He didn't realize it, but this put me too close to a choice I didn't want to face again. If what he was doing was in fact illegal and if I gave him advice on operating his system or evading the law, a prosecutor could argue conspiracy. And trouble like that I don't need.

And so, I told him four things, which he dutifully wrote down:

First, I gave him the name of a retired lawyer I once knew. I told him to contact him carefully (encrypted only) and get his advice. The man is 90 years old, an old-world style 'liberal' (more or less libertarian) living in Geneva.

He was not to discuss his idea with anyone else in the US. Conspiracy is a cruel tool in the hands of modern prosecutors, who care mostly about their kill ratios.

That he needed to get out of the US right away and play PT (perpetual traveler) for some years, probably a decade or two.

That he should decentralize his exchange at the earliest possible date and get away from it. Then, with some money in his pockets, he could be a crypto-entrepreneur in other ways.

Prosecution in Our Time

Honestly, I'm not sure if Mike's exchange is truly illegal, and that's quite normal these days. Laws are written to please a stream of purchasers, and the enforcers tend to pick a few favorite laws and ignore most of the others.
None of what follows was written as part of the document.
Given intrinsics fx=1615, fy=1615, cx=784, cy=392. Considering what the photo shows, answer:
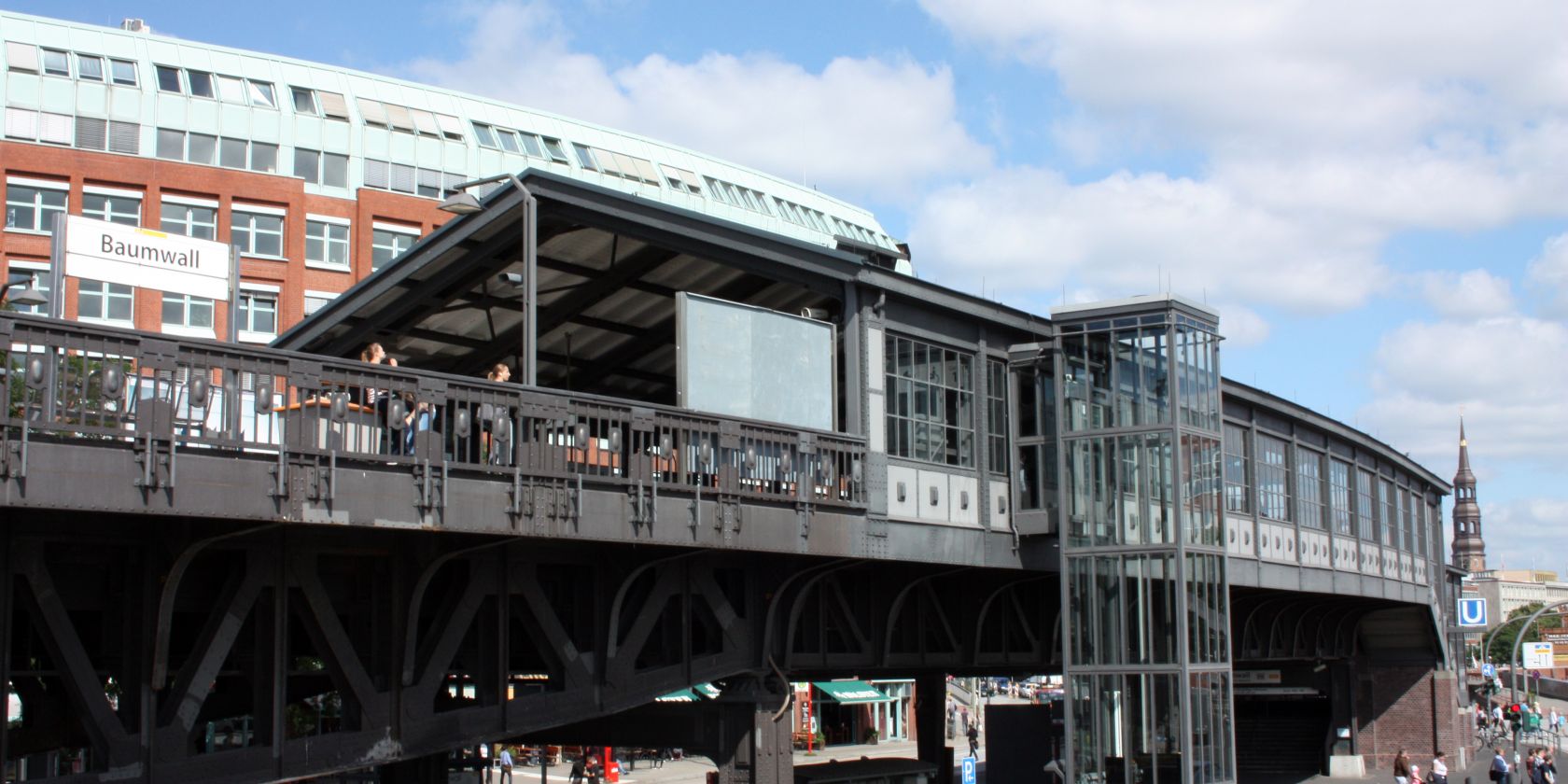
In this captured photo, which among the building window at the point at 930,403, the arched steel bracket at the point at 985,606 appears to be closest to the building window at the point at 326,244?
the arched steel bracket at the point at 985,606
You can't find a stable line between legal and illegal, and you can't find a stable line between being punished and being ignored.

But if the punishers ever go after you, they'll get their friends in the media to destroy your reputation and then they'll destroy you in their courts. I've seen it happen to people I've known. In one case they got 40 people to roll over (getting a pass or near-pass on their own crimes for testifying against the target of the investigation) in order to nail the "offender." In another case, the local newspapers embarrassed the target in deeply invasive, personal ways, ways that had nothing to do with his crime.

Prosecution is a big, nasty machine, and things like decency and proportionality are non-factors in most of it.

Next Time…

A week later I got an encrypted email from the old lawyer, explaining what he told Mike. I'll pass along some of that next time.

* As a reminder, this series is fictional.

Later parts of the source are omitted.